La testa del giovane oscillò sicura un paio di volte su e giù.
“Non era mia intenzione, se vuoi ti posso aiutare a fingere di cercare il cucciolo e”
“Non ce n’è bisogno, posso arrangiarmi da solo. Vai a casa”
“Ok, ora me ne vado a casa, ma non mi arrendo. Tu sarai mio, anche a costo di…” tentennò l’Alfa.
“Di che cosa?” chiese con malcelata curiosità il figlio dello sceriffo.
“Di corteggiarti ufficialmente” e con queste parole che seminarono il terrore nel petto di Stiles, il licantropo se ne andò.
 
Il liceale deglutì e fattosi forza, poggiando una mano sulla porta, si mise in piedi. Non era del tutto sicuro di ciò che le sue orecchie avevano appena sentito, davvero Derek Hale – il gelido e impassibile Derek Hale – aveva dichiarato l’intenzione di corteggiarlo?

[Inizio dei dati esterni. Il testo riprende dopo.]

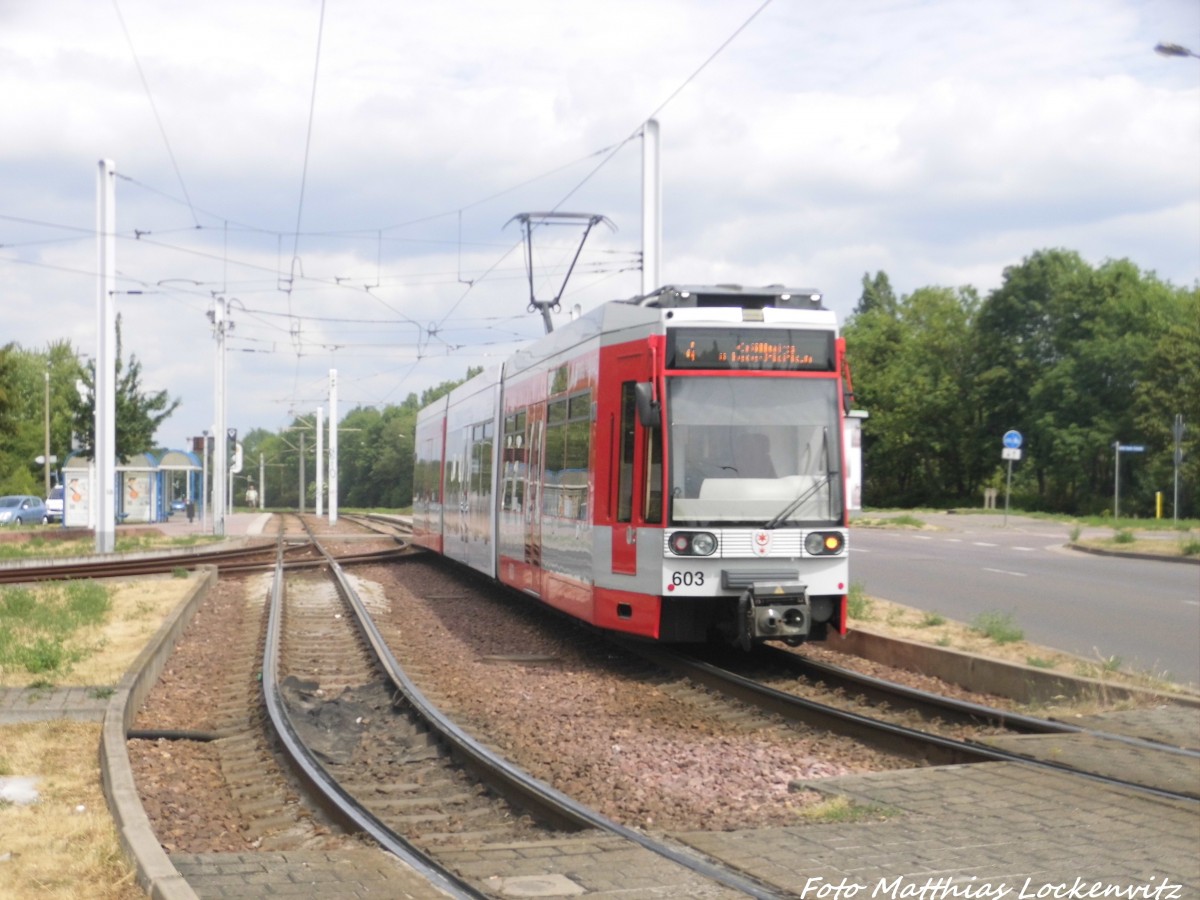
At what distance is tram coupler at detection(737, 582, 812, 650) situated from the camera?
39.0 feet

Dopo essersi vestito in fretta e furia, e sperando che questi rituali lupeschi non prevedessero sangue, cadaveri di vario genere e cose imbarazzanti, disse al padre che sarebbe andato a cercare il cucciolo.
Uscito di casa, guidò per circa un quarto d’ora senza meta e dopo essersi sincerato che Scott fosse già sveglio – era pur sempre domenica mattina – si recò dall’amico per passare il tempo e per tentare di non rimuginare ancora su quella folle mattinata.